Kamal Lina, Ramadan Ahmed, Farraj Suha, Bahig Lydia, Ezzat Sameera
Mounir Armanious Research Center (MARC), Egypt.
Department of Applied Statistics, Faculty of Postgraduate Studies for Statistical Research, Cairo University, Egypt.

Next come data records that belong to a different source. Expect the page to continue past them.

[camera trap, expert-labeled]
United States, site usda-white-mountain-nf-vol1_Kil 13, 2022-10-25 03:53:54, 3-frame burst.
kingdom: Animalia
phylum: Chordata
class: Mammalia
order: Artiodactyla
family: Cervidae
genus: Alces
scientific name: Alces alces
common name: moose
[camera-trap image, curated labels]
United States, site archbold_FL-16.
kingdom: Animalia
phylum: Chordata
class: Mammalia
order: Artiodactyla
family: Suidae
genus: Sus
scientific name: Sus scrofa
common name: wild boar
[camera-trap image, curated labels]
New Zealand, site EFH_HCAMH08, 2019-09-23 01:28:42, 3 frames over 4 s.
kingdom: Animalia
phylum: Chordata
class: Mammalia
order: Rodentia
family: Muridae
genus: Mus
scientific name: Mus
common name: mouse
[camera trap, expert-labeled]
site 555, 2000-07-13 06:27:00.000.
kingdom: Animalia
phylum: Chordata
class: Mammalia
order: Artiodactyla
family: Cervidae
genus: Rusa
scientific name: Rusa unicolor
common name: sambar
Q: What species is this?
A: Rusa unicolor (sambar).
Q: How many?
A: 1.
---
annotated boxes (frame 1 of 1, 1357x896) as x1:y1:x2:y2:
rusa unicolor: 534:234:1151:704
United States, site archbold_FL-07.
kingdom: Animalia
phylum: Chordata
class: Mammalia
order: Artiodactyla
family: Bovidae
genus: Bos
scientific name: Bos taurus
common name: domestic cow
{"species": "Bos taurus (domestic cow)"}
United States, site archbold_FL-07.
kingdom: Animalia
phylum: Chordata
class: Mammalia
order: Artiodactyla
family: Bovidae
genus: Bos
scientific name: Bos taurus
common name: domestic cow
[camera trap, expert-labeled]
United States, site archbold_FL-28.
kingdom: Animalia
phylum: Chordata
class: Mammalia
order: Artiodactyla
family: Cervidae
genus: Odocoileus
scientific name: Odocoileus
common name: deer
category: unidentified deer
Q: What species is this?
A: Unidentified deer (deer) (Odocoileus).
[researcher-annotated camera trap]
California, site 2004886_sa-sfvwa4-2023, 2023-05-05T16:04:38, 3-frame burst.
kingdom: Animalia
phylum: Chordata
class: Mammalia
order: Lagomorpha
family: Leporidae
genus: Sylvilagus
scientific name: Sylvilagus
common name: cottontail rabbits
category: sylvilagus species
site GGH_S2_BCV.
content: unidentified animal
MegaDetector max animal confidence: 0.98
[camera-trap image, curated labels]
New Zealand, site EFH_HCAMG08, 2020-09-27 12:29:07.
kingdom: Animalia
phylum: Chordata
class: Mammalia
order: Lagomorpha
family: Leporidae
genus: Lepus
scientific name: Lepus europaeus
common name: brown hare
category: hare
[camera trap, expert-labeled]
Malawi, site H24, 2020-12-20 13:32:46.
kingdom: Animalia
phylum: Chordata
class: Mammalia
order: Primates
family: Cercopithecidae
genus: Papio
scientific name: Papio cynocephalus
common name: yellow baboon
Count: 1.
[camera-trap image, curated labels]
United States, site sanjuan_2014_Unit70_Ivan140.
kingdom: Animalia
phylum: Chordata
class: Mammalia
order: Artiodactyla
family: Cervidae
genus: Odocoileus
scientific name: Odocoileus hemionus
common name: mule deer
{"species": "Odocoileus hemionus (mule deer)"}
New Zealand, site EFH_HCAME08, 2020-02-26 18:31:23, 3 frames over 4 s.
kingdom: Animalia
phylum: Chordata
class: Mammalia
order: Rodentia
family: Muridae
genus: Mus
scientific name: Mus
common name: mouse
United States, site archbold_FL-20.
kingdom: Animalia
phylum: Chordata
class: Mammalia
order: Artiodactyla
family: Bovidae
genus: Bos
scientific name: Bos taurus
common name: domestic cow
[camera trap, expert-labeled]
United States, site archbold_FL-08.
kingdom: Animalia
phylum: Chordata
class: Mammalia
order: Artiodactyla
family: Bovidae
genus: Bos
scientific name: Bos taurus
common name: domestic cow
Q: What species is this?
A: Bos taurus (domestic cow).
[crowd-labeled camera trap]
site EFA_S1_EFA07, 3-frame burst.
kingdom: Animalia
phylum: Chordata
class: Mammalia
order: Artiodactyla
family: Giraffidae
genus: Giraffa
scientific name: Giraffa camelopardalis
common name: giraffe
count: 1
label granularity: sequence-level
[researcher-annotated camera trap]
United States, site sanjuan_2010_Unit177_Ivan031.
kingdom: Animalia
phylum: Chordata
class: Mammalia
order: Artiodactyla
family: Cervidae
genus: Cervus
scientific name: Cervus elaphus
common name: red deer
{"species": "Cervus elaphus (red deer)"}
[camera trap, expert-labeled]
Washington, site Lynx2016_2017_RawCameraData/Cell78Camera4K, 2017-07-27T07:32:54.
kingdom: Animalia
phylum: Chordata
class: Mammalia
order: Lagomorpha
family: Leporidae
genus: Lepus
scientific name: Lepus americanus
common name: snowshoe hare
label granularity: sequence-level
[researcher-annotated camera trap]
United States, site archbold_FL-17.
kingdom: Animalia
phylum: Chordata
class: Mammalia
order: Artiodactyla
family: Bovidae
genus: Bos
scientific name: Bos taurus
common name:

Saudi Pharm J. 2022 May;30(5):508-518. doi: 10.1016/j.jsps.2022.03.002. Epub 2022 Mar 10.
Throughout the time of the global pandemic of SARS-CoV-2 virus, there has been a compelling necessity for the development of effective antiviral agents and prophylactic vaccines to limit the virus spread, disease burden, hospitalization, and mortality. Until mid of 2021, the NIH treatment guideline declared no single oral therapy was proven to treat mild to moderate cases. A new hope arose when a repurposed direct acting oral anti-viral agent "Molnupiravir" was shown to be effective in decreasing mortality and need for hospitalization in mild to moderate cases with relatively good safety profile; exhibiting a significant reduction in virus titers only after two days from administration. Molnupiravir recently granted the FDA emergency use authorization to treat mild to moderate COVID-19 patients with at least one risk factor for progression.
We performed a computer-based literature search of (PubMed, Science direct, MedRxiv, BioRxiv, ClinicalTrials.gov, ISRCTN, Cochrane COVID study register, EU registry, and CTRI registry) till February 15th, 2022. The following keywords were used in our search ("Molnupiravir", "NHC", "EIDD-2807", "MK-4482" or "EIDD-1931").
We identified from the initial search a total of 279 articles; 246 articles (BioRxiv and MedRxiv N = 186, PubMed N = 33, Science direct N = 27) and 33 Clinical trials from the following registries (ISCTRN (N = 1), Clinical Trials.gov (N = 6), CTRI (N = 12), Cochrane (N = 14)). Through screening phases, 21 records were removed as duplicates and 198 irrelevant records were also excluded. The included studies in this systematic review were (N = 60) included 39 published papers and 21 clinical trials. After Manual addition (N = 4), the qualitative assessment included (N = 64).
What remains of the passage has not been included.